(Dataset excerpt)
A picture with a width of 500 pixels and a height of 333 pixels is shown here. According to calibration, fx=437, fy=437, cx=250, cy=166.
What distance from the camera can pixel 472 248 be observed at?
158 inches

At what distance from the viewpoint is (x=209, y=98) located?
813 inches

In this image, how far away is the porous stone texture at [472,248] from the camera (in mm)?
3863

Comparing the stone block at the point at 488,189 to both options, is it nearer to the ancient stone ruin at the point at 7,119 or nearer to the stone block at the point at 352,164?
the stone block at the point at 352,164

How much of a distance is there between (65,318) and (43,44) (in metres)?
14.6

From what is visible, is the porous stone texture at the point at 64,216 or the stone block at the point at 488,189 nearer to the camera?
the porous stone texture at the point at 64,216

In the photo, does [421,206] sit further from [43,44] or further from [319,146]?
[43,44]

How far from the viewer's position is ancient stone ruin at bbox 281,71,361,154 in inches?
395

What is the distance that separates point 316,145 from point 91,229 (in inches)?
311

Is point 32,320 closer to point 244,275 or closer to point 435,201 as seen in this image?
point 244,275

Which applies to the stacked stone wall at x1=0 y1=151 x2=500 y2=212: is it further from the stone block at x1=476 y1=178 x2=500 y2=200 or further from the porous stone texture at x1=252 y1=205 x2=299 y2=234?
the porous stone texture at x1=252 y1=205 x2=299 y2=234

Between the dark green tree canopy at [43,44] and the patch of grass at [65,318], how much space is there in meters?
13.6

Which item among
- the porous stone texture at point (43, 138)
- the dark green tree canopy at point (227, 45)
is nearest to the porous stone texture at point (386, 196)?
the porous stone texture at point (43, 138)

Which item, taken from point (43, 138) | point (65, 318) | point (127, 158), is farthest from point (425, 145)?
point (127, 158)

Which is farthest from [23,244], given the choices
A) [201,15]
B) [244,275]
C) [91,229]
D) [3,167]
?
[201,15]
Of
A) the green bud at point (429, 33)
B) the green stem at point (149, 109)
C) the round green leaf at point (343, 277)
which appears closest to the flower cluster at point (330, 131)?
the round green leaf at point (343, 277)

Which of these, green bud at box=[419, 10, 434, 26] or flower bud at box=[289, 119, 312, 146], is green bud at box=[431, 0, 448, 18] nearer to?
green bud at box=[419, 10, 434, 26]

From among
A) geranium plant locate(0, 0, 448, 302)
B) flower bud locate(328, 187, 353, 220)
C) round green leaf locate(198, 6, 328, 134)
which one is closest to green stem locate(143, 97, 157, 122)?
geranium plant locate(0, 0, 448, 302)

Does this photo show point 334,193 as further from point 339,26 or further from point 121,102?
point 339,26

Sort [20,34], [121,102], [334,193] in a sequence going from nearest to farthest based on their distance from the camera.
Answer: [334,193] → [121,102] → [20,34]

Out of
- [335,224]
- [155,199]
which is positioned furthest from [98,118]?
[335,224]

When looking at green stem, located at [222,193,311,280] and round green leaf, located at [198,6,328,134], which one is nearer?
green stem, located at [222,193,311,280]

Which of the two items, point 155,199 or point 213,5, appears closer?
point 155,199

==

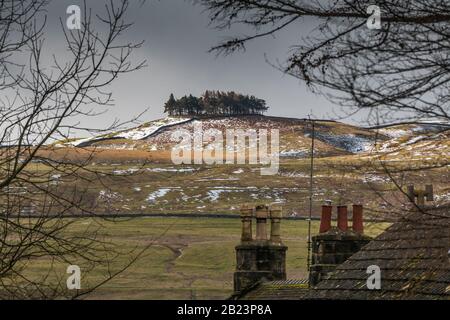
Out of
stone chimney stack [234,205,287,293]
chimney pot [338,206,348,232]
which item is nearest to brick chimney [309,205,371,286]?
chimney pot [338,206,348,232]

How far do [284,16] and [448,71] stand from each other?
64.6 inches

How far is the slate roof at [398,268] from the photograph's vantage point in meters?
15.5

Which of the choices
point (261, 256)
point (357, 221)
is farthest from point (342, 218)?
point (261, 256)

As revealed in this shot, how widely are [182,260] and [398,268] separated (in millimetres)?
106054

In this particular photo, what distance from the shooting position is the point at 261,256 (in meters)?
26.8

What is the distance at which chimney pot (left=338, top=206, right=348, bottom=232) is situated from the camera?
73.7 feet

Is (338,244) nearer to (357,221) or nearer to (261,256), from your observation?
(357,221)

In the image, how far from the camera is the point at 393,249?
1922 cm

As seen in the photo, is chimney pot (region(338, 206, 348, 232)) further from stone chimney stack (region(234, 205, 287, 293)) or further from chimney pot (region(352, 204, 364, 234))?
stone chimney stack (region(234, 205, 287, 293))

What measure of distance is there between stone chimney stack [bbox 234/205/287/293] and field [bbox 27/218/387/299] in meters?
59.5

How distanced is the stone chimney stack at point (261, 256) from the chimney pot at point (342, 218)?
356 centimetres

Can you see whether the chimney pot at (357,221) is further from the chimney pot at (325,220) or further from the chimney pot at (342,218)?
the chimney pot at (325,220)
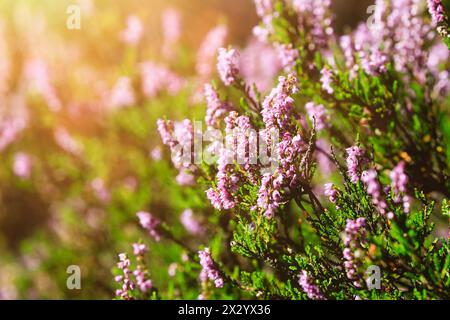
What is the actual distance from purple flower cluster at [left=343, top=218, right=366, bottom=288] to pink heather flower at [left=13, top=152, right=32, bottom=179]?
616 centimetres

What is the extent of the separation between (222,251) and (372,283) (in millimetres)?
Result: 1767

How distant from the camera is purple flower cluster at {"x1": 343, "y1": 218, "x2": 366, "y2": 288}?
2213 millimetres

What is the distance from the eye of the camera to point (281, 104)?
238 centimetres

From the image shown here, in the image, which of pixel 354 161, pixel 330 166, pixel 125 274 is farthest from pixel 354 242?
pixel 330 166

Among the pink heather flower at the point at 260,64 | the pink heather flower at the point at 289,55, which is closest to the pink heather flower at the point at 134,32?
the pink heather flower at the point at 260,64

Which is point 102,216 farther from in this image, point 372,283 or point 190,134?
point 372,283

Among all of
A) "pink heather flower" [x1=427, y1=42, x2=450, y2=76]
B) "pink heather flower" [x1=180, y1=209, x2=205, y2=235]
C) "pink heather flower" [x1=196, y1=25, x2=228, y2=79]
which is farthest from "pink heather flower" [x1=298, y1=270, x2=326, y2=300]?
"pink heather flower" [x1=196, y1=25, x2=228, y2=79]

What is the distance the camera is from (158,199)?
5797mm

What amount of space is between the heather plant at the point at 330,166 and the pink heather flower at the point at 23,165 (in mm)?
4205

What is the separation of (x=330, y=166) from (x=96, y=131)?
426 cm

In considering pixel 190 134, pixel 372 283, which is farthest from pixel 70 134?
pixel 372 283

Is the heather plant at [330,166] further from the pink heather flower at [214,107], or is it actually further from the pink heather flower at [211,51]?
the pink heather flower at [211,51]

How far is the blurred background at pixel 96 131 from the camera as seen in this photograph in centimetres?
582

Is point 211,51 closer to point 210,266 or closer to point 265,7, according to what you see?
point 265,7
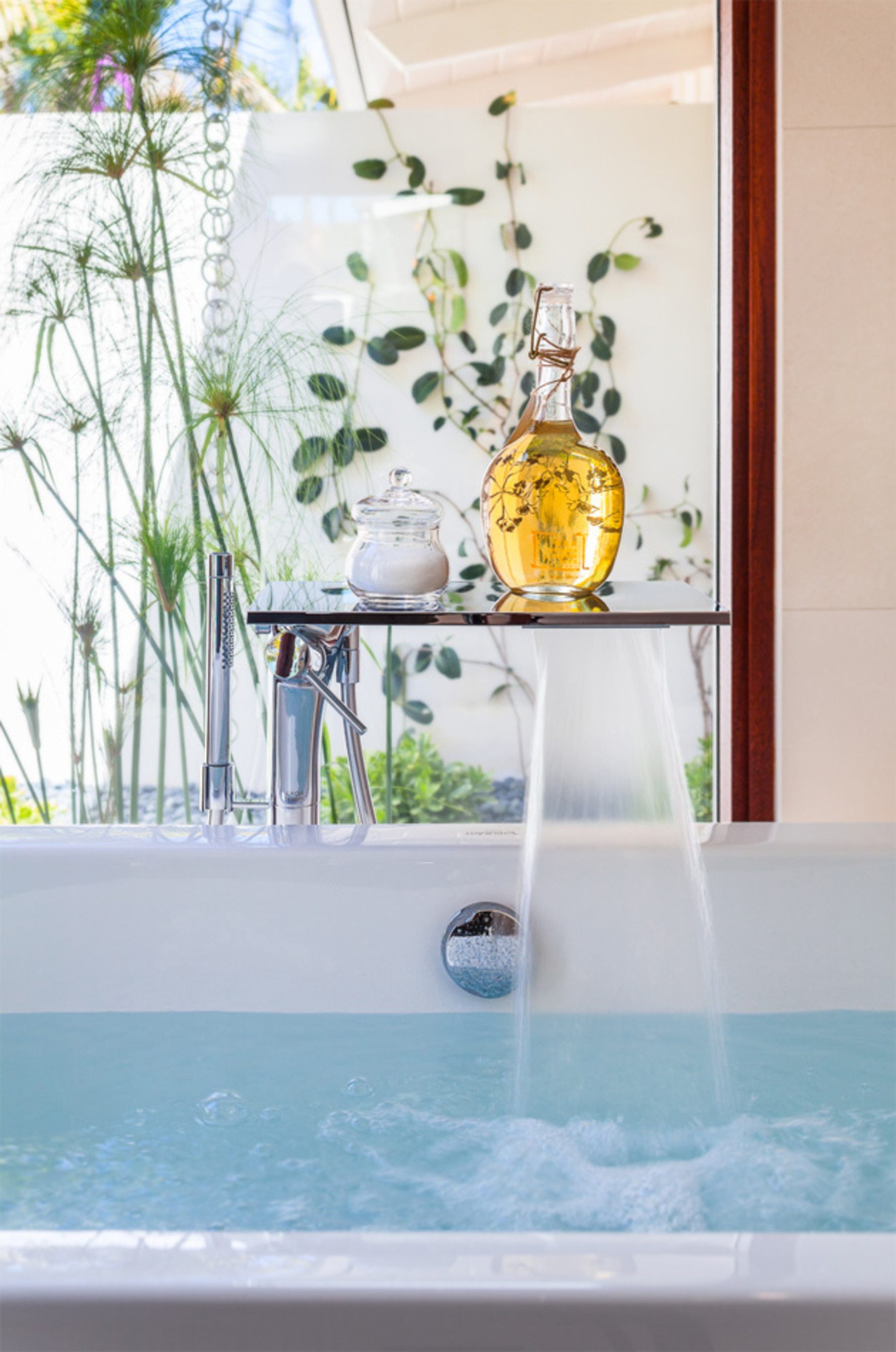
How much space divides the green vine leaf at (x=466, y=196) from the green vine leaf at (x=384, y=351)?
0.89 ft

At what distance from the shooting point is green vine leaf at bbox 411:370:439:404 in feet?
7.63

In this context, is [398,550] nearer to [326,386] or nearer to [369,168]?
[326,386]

▸ Exercise:
Find every line in the items above that contains the word "separation", and copy each of those lines.

▸ Answer to the exercise:
What is the extent of the separation between (222,251) and (372,283) (in millimetres)?
What is the separation of (x=330, y=166) from (x=96, y=131)?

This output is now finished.